§ **TEXT UNDER STUDY**:
========

5.1             The Holder has full power and authority (and, if an individual, the capacity) to enter into this Note and to perform all obligations required to be performed by it hereunder. This Note, when executed and delivered by the Holder, will constitute the Holder’s valid and legally binding obligation, enforceable in accordance with its terms, except (a) as limited by applicable bankruptcy, insolvency, reorganization, moratorium, fraudulent conveyance, and any other laws of general application affecting enforcement of creditors’ rights generally, and (b) as limited by laws relating to the availability of specific performance, injunctive relief, or other equitable remedies.

 

5.2             The Holder is an “accredited investor”, as such term is defined in Rule 501(a) of Regulation D under the Securities Act, and as defined by Section 1.1 of National Instrument 45-106 – Prospectus Exemptions. The Holder has such knowledge and experience in financial, tax and business matters as to be capable of evaluating independently the merits and risks of its investment in the Conversion Shares and is able, without impairing its financial condition, to hold such Conversion Shares for an indefinite period of time and to bear the economic risks, and withstand a complete loss, of such investment.

========

§ **WHAT THIS EXERCISE ASKS**:
A – List the specific kinds of laws that the Holder representations passage names in exception (a) as limiting enforcement.
B – Pick up the Holder representations passage after its final sentence and continue it.
The listing that comes after the Holder representations passage is separate material.

§ **EXERCISE DATA**:
========

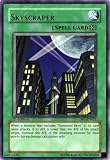 Yu-Gi-Oh Duelist Pack - Jaden Yuki - Skyscraper Rare DP1-EN021
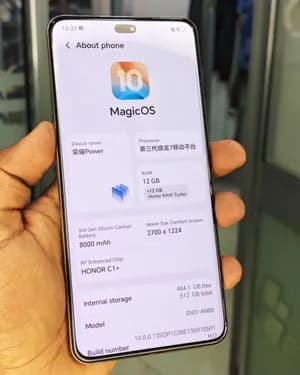 Honor Power 12GB 512GB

========

§ **RESULTS IN ORDER**:
A – Bankruptcy, insolvency, reorganization, moratorium, fraudulent conveyance

B –
 

5.3             The Conversion Shares to be acquired by the Holder pursuant to this Note will be acquired for investment for the Holder’s own account, and not with a view to the resale or distribution of any part thereof in violation of the Securities Act or applicable Canadian laws, and the Holder has no present intention of selling, contributing, granting any participation in, or otherwise distributing the same in violation of the Securities Act or applicable Canadian laws.

 

5.4             The Holder is an entity or individual resident outside of Canada, is not acquiring the Conversion Shares pursuant to this Note on behalf of, or for the account or benefit of, any person or company in Canada and the acquisition of Conversion Shares pursuant to this Note is not part of a plan or scheme to avoid the prospectus requirements in connection with a distribution of such securities to a person or company in Canada. The Holder acknowledges that Conversion Shares may be subject to resale restrictions under applicable law and covenants that any resale or further distribution of the Conversion Shares will be made only in compliance with applicable law, including all applicable Canadian securities laws and regulations.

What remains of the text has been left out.